My first book, The Chronicles of a Village Surgeon, captures my experiences in rural parts of Kenya, which I will share in a two-part series.
After my training and landing a job in rural Kenya, I would often get frustrated at how a simple disease like acute appendicitis would sometimes frustrate me. The classical textbook appendix patient seemed to elude more often than emerge.
In rural areas, possibly from a delay in health-seeking behaviour, the appendix will land in hospital shouting-from the patient’s face, then the abdomen. Even without lab works, the disease shouts. And that cuts across to perforated peptic ulcers and established bowel obstruction.
The danger is in the prolonged convalescence that accompanies delayed disease presentation.
Then there are the recurring comments that colour my conversation with the admission clerks and ward managers: “Is this covered by NHIF?” “The NHIF request has been approved!” “The patient has to pay premiums for 12 months.” And so it goes...

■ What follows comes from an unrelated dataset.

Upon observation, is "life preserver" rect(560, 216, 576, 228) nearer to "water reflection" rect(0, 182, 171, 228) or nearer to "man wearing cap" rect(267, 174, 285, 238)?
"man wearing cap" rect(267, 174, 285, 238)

Most hospitals boast over 80 per cent of their clients are controlled by the national insurer. As such the funding challenges that abound will be shushed if they are in conflict with NHIF contracts. I have worked in institutions where a Caesarean section cost Sh40, 000 against a contract approval amount of Sh30, 000. The hospital had to operate in the negative hoping to re-scoop the loss in subsequent procedures.
Working in rural Kenya also means dealing with health as a devolved function.
And though some counties have invested heavily in equipment, machines and specialists in the hope of stymying the exodus of patients to the capital. Some have neurosurgeons, oncologists, paediatric surgeons, urologists, yet, the long-held mentality that specialist doctors are only in select cities still reigns supreme.
I receive calls from colleagues in Nairobi wondering why they were handling referrals we could manage in our remote part of Kenya. Some patients have been referred back to my clinic after trips to Nairobi. Reason? They thought that is where they would get the best treatment.
Last week a friend complained how a patient had trouble looking for contacts in a specialised hospital in the city for a procedure that can be performed by a general practitioner or a general surgeon in rural Kenya. The list goes on. Perhaps time will heal this wound. Or perhaps targeted sensitisation is the magical suture.
Indeed, landing a job out of Nairobi as a pampered cry baby had its fair share of culture shocks. You cry for lack of this special test, that specialized colleague and that critical assistant. But the patient is not interested in all those ‘best way forwards’ and you start looking at what can be done comfortably and ethically.
Sometimes you are emboldened by preceding colleagues, other times you’re inspired by the miraculous recovery of patients previously in extreme condition.
The fiscal space does not allow for that special equipment. And you get caught up wondering whether to set up and operate in an ideal set up irrespective of the burden on the system and the patient.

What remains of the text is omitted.